Bleeding after ERCP

Endoscopic retrograde cholangiopancreatography (ERCP) is a diagnostic and therapeutic procedure for conditions that affect the ducts which drain the liver and pancreas. Before performing an ERCP procedure, physicians and patients should be aware of the potential complications such as bleeding after ERCP.

ERCP Bleeding

Bleeding after ERCP is a life-threatening complication that can occur during or after a procedure. Some cases of bleeding after ERCP become apparent within two house of the procedure. However, bleeding after ERCP can be delayed and may not become apparent until more than 24 hours after the procedure. Several different factors can cause bleeding after ERCP. Common causes of bleeding after ERCP include sphincterotomy, pancreatitis, and accidental perforation of the patient’s organs.

Sphincterotomy Bleeding after ERCP

It is estimated that roughly half of bleeding after ERCP cases are caused by a sphincterotomy procedure. During a sphincterotomy, the physician cuts the papilla, or opening of the duct. By cutting the papilla, the opening becomes larger so that treatment can be administered, such as removal of a stone or insertion of a stent. The cut is made using a specialized catheter that delivers an electric current.

Pancreatitis Bleeding after ERCP

Pancreatitis after ERCP is a relatively common complication. Depending on the severity, pancreatitis after ERCP may be life-threatening.
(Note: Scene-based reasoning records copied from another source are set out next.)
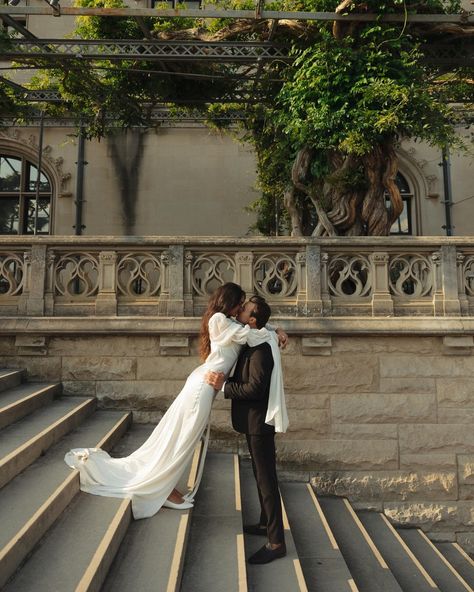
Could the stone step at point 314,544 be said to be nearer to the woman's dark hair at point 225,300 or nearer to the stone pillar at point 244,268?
the woman's dark hair at point 225,300

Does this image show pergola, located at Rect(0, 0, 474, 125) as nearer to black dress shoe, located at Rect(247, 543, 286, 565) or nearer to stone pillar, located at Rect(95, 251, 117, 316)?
stone pillar, located at Rect(95, 251, 117, 316)

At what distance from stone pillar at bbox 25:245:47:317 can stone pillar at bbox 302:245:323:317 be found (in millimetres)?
3023

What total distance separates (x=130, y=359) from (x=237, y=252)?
5.89 ft

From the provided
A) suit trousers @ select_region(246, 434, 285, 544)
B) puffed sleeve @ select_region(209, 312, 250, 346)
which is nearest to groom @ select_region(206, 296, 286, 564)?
suit trousers @ select_region(246, 434, 285, 544)

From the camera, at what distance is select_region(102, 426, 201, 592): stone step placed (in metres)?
2.83

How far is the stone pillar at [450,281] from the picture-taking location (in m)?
5.68

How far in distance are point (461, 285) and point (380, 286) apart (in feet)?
3.18

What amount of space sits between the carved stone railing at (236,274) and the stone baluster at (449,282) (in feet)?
0.04

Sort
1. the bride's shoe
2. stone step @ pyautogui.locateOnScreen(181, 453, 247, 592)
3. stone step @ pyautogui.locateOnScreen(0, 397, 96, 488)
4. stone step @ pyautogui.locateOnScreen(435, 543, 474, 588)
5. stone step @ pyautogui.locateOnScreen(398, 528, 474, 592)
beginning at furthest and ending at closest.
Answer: stone step @ pyautogui.locateOnScreen(435, 543, 474, 588) < stone step @ pyautogui.locateOnScreen(398, 528, 474, 592) < the bride's shoe < stone step @ pyautogui.locateOnScreen(0, 397, 96, 488) < stone step @ pyautogui.locateOnScreen(181, 453, 247, 592)

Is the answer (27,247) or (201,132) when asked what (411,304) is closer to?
(27,247)

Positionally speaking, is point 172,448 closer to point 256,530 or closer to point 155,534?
point 155,534

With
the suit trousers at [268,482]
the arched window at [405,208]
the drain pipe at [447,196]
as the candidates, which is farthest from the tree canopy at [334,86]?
the suit trousers at [268,482]

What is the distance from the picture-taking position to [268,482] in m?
3.38

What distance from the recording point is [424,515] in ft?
18.6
Severe pancreatic inflammation can cause bleeding after ERCP. Additionally, the growth of abscesses and pseudocysts near the pancreas can cause the erosion and rupture of blood vessels. This can lead to massive internal bleeding after ERCP and should be treated as a medical emergency.

ERCP Organ Perforation

During an ERCP procedure, organ perforation may occur. Perforation occurs when the wall of a hollow organ is completely penetrated by a tool used during the procedure. Perforation typically leaves holes, tears, or puncture wounds in the organ wall. Organ perforation may lead to hemorrhage and bleeding after ERCP. Perforations may occur in organs such as the patient’s bile or pancreatic ducts, duodenum, esophagus, liver, or spleen.

It is estimated that organ perforation occurs in less than one percent of ERCP patients. Bleeding after ERCP perforation can be deadly depending on the severity of the perforation and the amount of time that passes before it is discovered. In cases where organ perforation occurs, the mortality rate is an estimated 16-to-18 percent.
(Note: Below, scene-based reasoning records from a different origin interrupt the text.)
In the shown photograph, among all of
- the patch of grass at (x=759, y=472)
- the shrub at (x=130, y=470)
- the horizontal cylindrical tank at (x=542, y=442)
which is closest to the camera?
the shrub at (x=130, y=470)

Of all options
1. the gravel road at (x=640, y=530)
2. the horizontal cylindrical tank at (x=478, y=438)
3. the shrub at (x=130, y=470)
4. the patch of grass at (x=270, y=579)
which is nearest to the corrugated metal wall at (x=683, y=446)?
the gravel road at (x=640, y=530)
Treatment for Bleeding after ERCP

If bleeding after ERCP is caused by damage to an artery, the patient may require surgery or embolization. Embolization involves using a blood clot, gas bubble, or globule of fat to block a blood vessel and prevent further bleeding. If bleeding after ERCP affects veins, treatment can usually be administered during the initial ERCP procedure. Treatment may include injection of the hormone epinephrine, venous blockage using a balloon, or heat therapy. Patients should continue to be monitored to ensure that the cause of bleeding after ERCP is fully corrected.